February 2001

Can you tell me about the practice of holding hands during the Our Father?

The practice of holding hands during the Our Father began at charismatic
prayer meetings and was then transferred to charismatic Masses, eventually
working its way into general Sunday Masses in some places. In a response to
a query, the Holy See stated that holding hands "is a liturgical gesture
introduced spontaneously but on personal initiative; it is not in the
rubrics" (Notitiae II [1975] 226, DOL 1502 n. R29). For this reason alone,
it should not be done. There are, however, at least two other additional
important reasons why it should not be done.
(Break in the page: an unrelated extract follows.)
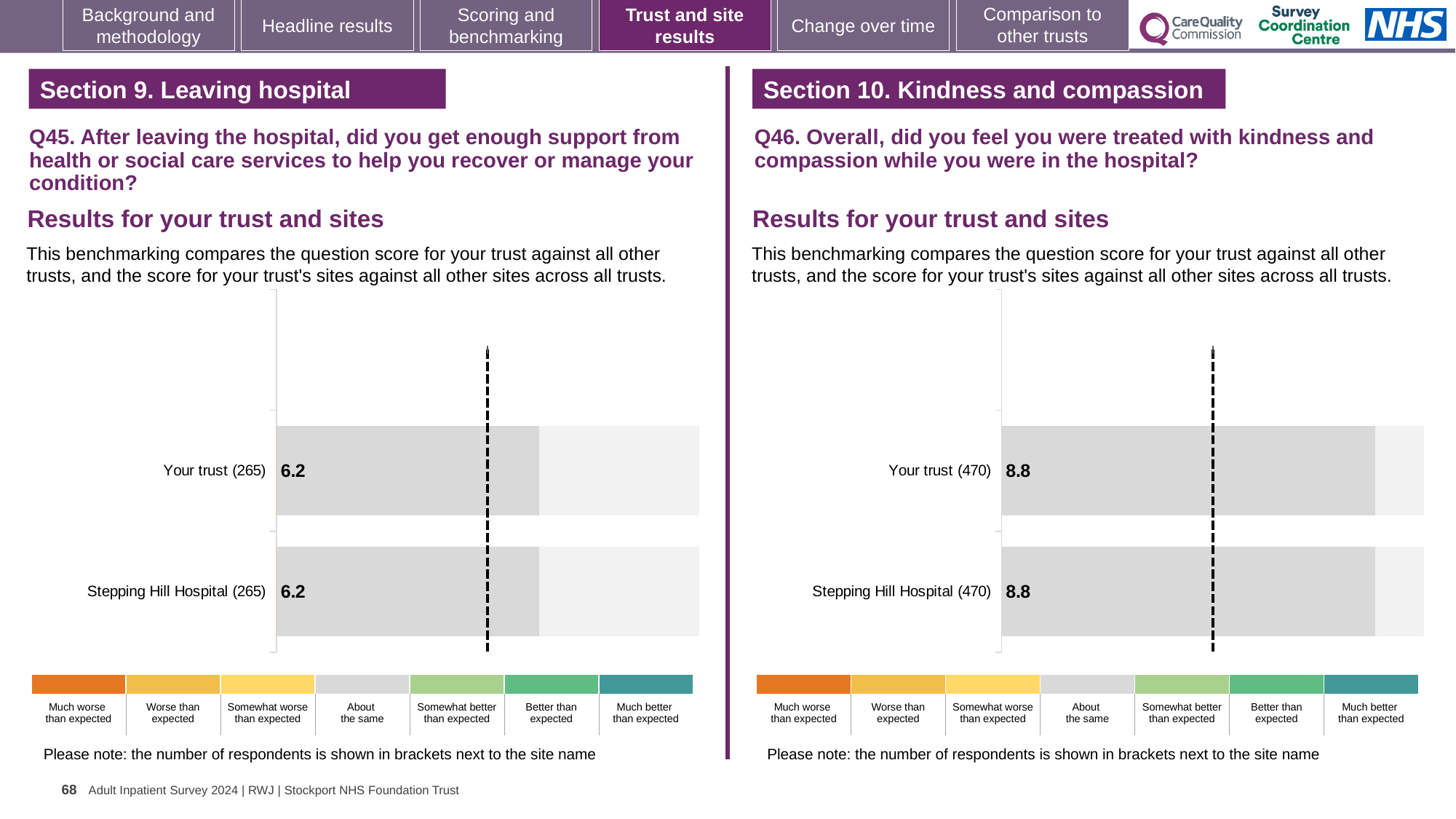
What is the difference between the Your trust score in the Q46 chart on the right and the Your trust score in the Q45 chart on the left? 2.6 In the Q46 chart on the right, are the scores for Your trust and Stepping Hill Hospital the same or different? The same In the Q46 chart on the right, what is the score for Stepping Hill Hospital? 8.8 In the Q45 chart on the left, what is the score for Your trust? 6.2 How many bars are plotted in the Q46 chart on the right? 2 In the Q45 chart on the left, how many respondents are shown in brackets for Your trust? 265 In the Q46 chart on the right, how many respondents are shown in brackets for Stepping Hill Hospital? 470 What kind of chart is used for the Q45 results on the left? Bar chart Which is larger: the Your trust score in the Q45 chart on the left or the Your trust score in the Q46 chart on the right? Q46 chart on the right How many bars are plotted in the Q45 chart on the left? 2 In the Q45 chart on the left, what is the score for Stepping Hill Hospital? 6.2 In the Q46 chart on the right, what is the score for Your trust? 8.8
First, it misleads some people to believe that holding hands changes the
efficacy of the prayer. Second, it alienates many people. Nothing should
ever be introduced into the liturgy (especially of an optional and arbitrary
nature) which would have that effect. The Second Vatican Council teaches
that "there must be no innovations unless the good of the Church genuinely
and certainly requires them, and care must be taken that any new forms
adopted should in some way grow organically from forms already existing"
(Sacrosanctum concilium 23).

Mass is public, liturgical prayer, which differs from private, personal
prayer. When one prays privately, he can use any words, any books, any
posture (INCLUDING HOLDING HANDS), any time. But for the Mass, EVERYTHING is
prescribed, because the liturgy is the prayer of not just one person, one
family, or even the local community of priest and congregation. It is the
prayer of the entire Catholic community, the entire Roman Catholic Church,
the entire Mystical Body of Christ.
The liturgy is, most assuredly, about more than rules; it is about communion
with the Father through the saving mystery of Christ in the Holy Spirit,
effected by means of sacred words and sensibly discernible sacred signs. But
it is precisely for this reason that the Church takes liturgical norms
seriously.

Rubrics, the directive precepts or liturgical directives found in the
Missale Romanum (Roman Missal), including the sacramentary and lectionary,
and in the Roman Ritual, an official authorized book of the Holy See, are
real laws. They are prescriptions for the good order of external worship in
the Catholic Church and they emanate from the highest authority--the
sovereign pontiff.

Rubrics are not intended to stifle personality or creativity; on the
contrary, they provide the parameters within which one can make the liturgy
truly come alive for God's people. Rubrics protect the liturgy from
banality, the imposition of idiosyncrasies and material heresy, ensuring
that it does not become the private possession of any one person or group of
persons, but remains the treasure of the entire Catholic community.